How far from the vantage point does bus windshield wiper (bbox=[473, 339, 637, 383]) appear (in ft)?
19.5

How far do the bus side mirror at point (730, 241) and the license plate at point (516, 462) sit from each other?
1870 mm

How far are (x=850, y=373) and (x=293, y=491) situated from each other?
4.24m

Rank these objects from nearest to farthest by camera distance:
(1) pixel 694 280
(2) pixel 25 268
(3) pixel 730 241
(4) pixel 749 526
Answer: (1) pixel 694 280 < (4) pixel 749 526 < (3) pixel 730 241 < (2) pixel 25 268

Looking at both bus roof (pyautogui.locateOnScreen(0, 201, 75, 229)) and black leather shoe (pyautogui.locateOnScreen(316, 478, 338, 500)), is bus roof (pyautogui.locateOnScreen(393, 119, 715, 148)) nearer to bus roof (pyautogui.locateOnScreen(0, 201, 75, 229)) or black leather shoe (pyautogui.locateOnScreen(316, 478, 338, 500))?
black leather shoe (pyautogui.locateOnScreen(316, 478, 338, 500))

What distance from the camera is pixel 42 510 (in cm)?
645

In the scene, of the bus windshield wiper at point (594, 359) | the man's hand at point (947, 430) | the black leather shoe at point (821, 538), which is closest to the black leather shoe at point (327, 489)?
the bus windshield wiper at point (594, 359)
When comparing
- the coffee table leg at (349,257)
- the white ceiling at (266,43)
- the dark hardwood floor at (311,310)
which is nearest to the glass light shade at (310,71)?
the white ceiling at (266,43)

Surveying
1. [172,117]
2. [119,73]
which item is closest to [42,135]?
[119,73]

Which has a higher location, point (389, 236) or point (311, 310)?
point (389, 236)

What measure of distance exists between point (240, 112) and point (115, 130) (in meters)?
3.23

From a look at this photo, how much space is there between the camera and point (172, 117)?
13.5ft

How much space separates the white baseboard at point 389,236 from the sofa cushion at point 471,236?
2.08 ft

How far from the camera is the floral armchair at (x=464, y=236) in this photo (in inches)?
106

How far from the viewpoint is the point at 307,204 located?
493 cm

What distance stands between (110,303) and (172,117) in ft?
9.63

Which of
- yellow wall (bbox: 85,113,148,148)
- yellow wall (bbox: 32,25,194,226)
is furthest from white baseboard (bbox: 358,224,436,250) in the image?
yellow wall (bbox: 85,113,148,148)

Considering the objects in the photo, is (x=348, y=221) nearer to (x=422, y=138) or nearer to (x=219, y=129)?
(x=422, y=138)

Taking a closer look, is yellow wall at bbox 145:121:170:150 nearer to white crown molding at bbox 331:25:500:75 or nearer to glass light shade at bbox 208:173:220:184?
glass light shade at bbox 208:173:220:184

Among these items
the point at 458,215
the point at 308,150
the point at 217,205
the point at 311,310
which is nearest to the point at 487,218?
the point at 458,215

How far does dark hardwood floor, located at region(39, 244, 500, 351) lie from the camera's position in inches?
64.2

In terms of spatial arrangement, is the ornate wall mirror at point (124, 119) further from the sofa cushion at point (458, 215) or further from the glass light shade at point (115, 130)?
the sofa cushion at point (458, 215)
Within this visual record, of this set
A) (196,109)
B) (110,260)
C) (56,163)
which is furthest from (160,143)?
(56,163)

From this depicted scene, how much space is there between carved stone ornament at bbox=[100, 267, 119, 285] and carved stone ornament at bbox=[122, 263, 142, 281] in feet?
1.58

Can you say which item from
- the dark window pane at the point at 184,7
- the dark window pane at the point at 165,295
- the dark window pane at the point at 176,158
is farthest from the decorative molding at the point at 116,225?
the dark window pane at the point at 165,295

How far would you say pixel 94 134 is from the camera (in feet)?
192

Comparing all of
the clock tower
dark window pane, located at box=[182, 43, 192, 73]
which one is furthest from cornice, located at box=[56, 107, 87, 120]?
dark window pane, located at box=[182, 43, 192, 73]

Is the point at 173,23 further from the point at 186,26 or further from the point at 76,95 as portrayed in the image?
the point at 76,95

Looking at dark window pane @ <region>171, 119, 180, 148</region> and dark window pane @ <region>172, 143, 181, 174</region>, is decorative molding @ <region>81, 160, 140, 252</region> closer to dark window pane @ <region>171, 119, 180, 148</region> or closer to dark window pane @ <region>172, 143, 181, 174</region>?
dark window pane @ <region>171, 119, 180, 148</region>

____________

## [Polecenie do zadania]
Proszę wyodrębnić i przepisać bez żadnych zmian fragment zapisów od samego ich początku aż do wiersza zawierającego „Answer: (1) pixel”, łącznie z tym wierszem.

## [Odpowiedź do zadania]
How far from the vantage point does bus windshield wiper (bbox=[473, 339, 637, 383]) appear (in ft)?
19.5

How far do the bus side mirror at point (730, 241) and the license plate at point (516, 462) sit from each other?
1870 mm

How far are (x=850, y=373) and (x=293, y=491) situated from each other?
4.24m

Rank these objects from nearest to farthest by camera distance:
(1) pixel 694 280
(2) pixel 25 268
(3) pixel 730 241
(4) pixel 749 526
Answer: (1) pixel 694 280 < (4) pixel 749 526 < (3) pixel 730 241 < (2) pixel 25 268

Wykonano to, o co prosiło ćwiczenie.